Granted his client in this tale is a white small town businessman in his later years of life. But the jury, who ultimately decides the outcomes in trials, has a more cohesive background. You could say Foxx is a type of entrepreneur. He sees in groups. There are the large corporations who ‘got the bank.’ These folks have no issues with taking their wares to the high poverty areas where they depend on a general lack of poor support infrastucture to corner the market. The consumers are not educated in ways to hold a business to its advertizing; they don’t have the means to drive across the county looking for better deals; they are unable or uwilling to follow up on a consumer complaint.
They are the perfect consumer group to mess with, and as the lawsuit shows, they are taken for a ride.

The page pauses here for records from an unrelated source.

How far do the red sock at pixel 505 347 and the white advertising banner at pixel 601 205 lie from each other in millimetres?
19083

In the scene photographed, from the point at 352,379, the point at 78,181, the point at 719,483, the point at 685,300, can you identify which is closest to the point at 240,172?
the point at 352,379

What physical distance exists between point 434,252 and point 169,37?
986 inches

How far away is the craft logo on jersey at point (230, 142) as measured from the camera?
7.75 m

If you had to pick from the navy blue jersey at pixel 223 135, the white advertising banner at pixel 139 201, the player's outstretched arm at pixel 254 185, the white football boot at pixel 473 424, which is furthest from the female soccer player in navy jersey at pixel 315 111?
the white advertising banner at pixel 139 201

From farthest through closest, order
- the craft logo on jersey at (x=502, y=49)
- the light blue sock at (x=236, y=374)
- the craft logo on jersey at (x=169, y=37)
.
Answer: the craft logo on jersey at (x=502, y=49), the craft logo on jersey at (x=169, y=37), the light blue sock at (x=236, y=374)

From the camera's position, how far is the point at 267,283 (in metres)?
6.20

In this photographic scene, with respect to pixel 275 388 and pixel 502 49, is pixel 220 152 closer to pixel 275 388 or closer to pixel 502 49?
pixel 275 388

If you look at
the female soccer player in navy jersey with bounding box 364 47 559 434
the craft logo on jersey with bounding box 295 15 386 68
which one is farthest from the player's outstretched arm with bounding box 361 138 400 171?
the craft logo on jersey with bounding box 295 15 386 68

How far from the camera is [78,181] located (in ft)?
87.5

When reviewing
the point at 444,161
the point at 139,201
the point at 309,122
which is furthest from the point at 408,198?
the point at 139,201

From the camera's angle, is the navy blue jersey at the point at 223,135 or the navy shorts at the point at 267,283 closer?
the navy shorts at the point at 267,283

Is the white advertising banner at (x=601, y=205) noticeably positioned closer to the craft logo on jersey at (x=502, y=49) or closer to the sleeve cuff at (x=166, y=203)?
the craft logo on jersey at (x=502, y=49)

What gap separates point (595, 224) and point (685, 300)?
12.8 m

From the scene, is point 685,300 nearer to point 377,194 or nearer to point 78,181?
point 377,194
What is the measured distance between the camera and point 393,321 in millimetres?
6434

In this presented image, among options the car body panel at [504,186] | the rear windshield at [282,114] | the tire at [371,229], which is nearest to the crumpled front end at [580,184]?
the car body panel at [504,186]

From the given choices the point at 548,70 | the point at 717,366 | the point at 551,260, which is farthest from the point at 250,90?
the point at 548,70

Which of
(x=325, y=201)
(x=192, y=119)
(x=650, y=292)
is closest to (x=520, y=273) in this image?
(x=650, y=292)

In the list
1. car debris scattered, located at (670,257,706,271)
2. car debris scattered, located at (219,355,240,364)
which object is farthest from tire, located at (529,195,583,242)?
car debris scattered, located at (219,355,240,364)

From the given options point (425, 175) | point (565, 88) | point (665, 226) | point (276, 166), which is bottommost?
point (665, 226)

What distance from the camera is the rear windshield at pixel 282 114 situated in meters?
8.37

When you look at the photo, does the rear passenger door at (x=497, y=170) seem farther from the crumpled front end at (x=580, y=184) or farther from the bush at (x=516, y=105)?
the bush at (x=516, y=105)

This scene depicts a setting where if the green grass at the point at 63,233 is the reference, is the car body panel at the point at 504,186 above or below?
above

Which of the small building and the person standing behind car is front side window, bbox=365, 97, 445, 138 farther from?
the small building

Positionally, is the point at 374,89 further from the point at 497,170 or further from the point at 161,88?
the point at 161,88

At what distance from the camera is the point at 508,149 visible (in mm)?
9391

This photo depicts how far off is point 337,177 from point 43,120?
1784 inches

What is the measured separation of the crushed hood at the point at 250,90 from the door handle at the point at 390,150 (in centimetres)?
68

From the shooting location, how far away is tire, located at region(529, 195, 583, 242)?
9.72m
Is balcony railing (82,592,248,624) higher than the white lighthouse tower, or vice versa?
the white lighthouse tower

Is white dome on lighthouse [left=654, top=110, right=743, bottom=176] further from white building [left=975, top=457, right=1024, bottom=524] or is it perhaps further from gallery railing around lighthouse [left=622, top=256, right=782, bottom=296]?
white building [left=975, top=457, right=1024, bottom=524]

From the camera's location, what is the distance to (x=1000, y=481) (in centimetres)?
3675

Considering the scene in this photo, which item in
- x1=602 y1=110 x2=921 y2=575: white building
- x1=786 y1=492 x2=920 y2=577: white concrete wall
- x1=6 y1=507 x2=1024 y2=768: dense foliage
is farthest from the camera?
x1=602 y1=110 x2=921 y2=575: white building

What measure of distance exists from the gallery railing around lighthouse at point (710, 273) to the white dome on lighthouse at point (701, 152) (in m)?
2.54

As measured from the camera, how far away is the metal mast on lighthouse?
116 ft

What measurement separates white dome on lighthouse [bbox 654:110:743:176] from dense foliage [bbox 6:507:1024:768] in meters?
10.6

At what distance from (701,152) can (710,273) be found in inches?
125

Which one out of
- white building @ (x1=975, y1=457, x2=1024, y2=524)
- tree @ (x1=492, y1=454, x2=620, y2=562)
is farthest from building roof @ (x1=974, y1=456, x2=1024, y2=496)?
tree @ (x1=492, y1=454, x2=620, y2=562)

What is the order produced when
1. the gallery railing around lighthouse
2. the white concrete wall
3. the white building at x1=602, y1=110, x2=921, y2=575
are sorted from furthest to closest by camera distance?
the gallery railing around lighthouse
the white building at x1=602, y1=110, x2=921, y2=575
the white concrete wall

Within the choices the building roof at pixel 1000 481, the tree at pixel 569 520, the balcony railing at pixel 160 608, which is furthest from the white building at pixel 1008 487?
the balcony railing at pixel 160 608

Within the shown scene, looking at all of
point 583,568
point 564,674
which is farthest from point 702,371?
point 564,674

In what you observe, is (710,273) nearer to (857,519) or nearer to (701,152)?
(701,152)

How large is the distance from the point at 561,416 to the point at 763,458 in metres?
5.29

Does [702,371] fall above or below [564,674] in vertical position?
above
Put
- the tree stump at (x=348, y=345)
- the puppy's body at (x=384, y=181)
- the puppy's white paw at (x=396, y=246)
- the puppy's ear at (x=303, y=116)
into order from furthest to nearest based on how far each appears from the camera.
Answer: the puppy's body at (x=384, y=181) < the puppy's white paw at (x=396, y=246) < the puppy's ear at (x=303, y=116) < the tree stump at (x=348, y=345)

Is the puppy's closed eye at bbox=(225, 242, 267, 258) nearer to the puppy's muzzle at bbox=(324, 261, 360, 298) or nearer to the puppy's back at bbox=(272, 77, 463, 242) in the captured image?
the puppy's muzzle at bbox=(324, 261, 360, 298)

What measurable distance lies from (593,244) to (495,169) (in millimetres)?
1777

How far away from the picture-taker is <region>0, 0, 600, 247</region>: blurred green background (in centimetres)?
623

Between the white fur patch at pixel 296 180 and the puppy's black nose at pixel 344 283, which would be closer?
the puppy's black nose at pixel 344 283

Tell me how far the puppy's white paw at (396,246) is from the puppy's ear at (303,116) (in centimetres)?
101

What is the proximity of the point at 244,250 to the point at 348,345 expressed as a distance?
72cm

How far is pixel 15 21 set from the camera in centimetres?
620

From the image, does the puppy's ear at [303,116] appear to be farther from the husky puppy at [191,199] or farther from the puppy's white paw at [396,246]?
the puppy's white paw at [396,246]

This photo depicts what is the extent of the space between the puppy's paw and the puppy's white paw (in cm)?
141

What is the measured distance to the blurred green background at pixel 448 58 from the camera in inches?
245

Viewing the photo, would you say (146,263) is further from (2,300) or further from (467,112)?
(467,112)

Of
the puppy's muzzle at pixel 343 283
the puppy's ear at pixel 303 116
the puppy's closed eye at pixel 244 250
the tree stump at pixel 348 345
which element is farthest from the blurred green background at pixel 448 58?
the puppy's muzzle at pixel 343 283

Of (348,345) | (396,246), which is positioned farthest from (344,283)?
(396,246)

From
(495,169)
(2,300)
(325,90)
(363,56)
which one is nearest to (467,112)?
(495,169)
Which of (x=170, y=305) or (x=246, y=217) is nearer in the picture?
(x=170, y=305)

But is it a misscarriage of justice that the award goes to the one plaintiff? Out of a group wronged, should one individual benefit? No- that is just how it works. It only takes one individual in a group to save a drowning child. Yet that one individual would do it for anyone. When a discovery is made, one individual gets credit eventhough many were working toward the same goal. But eveyone benefits from the invention. And everyone in the disadvataged community benefits when huge claims are made against corporations for predatory activities. It’s the voice of it that matters.
I must say, though, that my favorite scene in the courtroom where Jurnee Smollett cries out: “The hypocrasy! The hypocracy!” This seems to be the director Maggie Betts talking directly to the audience.